Mailing List Archive

comparing sender domain against recipient domain
I was wondering if spamassassin is applying some sort of algorithm to comparing sender domain against recipient domain to detect a phishing attempt?
Re: comparing sender domain against recipient domain [ In reply to ]
what useful information would you be looking for from this kind of comparison?
All the time I receive mail from people with non-local domains and regularly
receive e-mail from co-workers using the same domain as me.

The kind of things that might be useful are:
1) detecting local-domain forgeries (IE if you have DKIM/SPF, etc and the
message appears to be from your domain but fails those checks)
2) examining the "comment" part of the From: address to see if it contains a
misleading 'domain-like' text.
EG: From: "bill@my.domain.org" <bill-bob@gmail.com>


On Thu, 11 May 2023, Marc wrote:

> I was wondering if spamassassin is applying some sort of algorithm to comparing sender domain against recipient domain to detect a phishing attempt?
>
>

--
Dave Funk University of Iowa
<dbfunk (at) engineering.uiowa.edu> College of Engineering
319/335-5751 FAX: 319/384-0549 1256 Seamans Center, 103 S Capitol St.
Sys_admin/Postmaster/cell_admin Iowa City, IA 52242-1527
#include <std_disclaimer.h>
Better is not better, 'standard' is better. B{
Re: comparing sender domain against recipient domain [ In reply to ]
On 2023-05-11 at 16:22:12 UTC-0400 (Thu, 11 May 2023 20:22:12 +0000)
Marc <Marc@f1-outsourcing.eu>
is rumored to have said:

> I was wondering if spamassassin is applying some sort of algorithm to
> comparing sender domain against recipient domain to detect a phishing
> attempt?

There is a suite of meta rules and subrules with names containing
TO_EQ_FROM in the default rule channel. Consult the rules files for
implementation details.


--
Bill Cole
bill@scconsult.com or billcole@apache.org
(AKA @grumpybozo and many *@billmail.scconsult.com addresses)

> _WORK ORDER_
Could you copy out, verbatim, everything in the mailing list thread above from "On Thu, 11 May" down to "S Capitol St."?

> _DATASET EXCERPT_
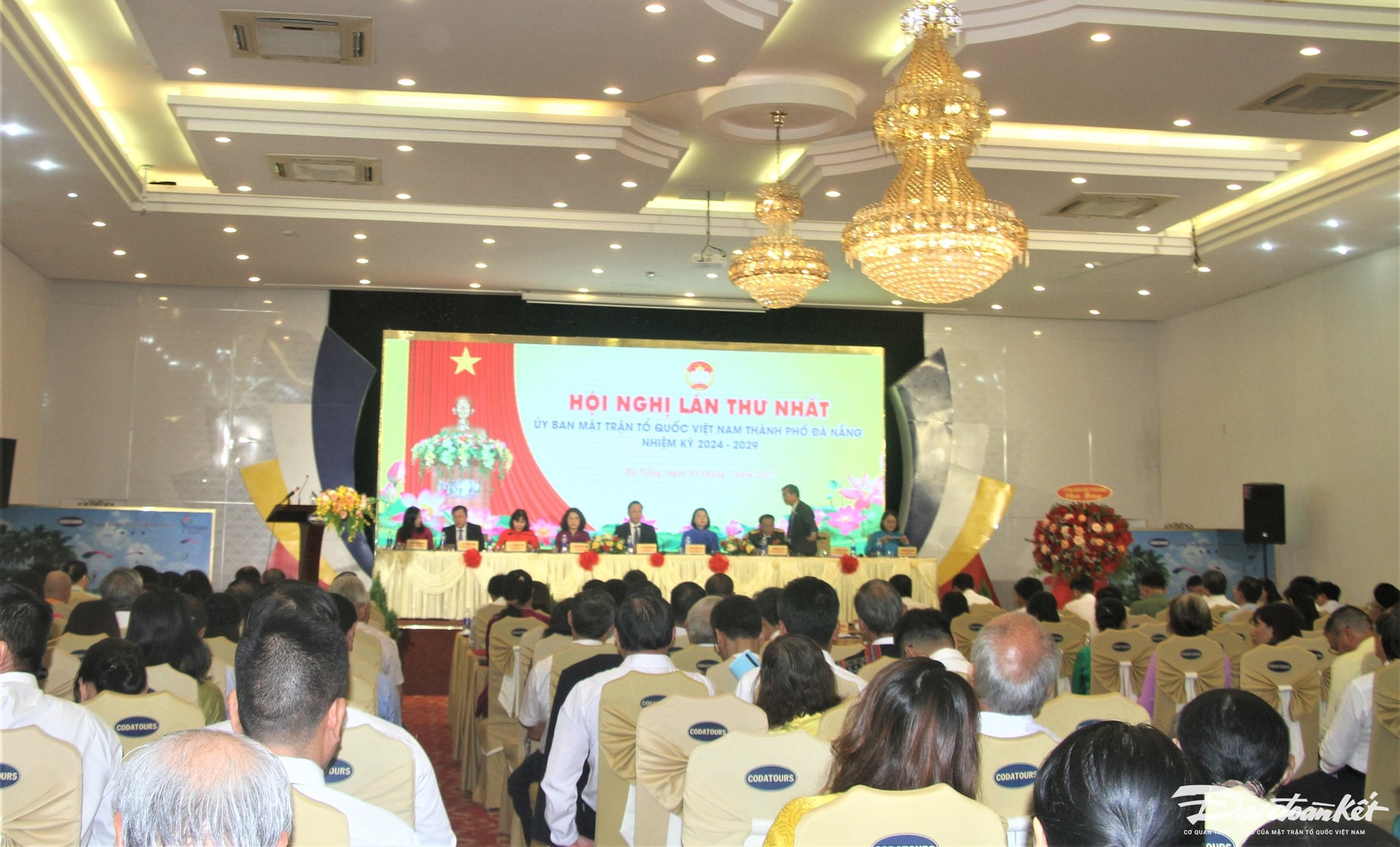 HOI NGHI 4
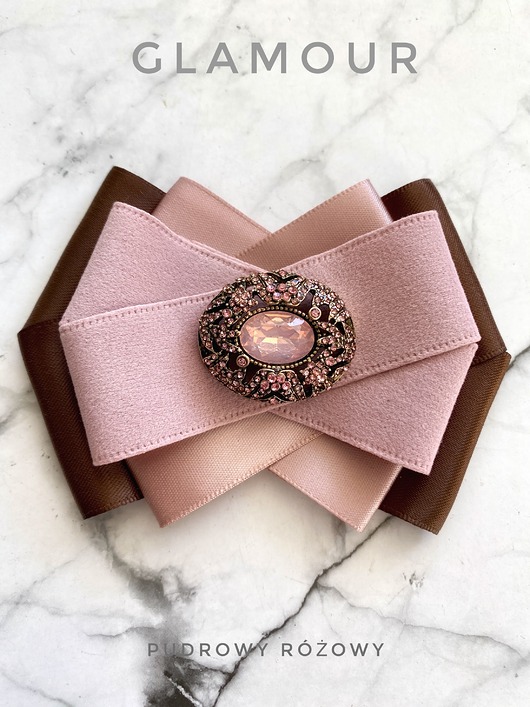 broszki Pudrowa Brosza z kolekcji Glamour z cudownym kryształem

> _FINISHED EXERCISE_
On Thu, 11 May 2023, Marc wrote:

> I was wondering if spamassassin is applying some sort of algorithm to comparing sender domain against recipient domain to detect a phishing attempt?
>
>

--
Dave Funk University of Iowa
<dbfunk (at) engineering.uiowa.edu> College of Engineering
319/335-5751 FAX: 319/384-0549 1256 Seamans Center, 103 S Capitol St.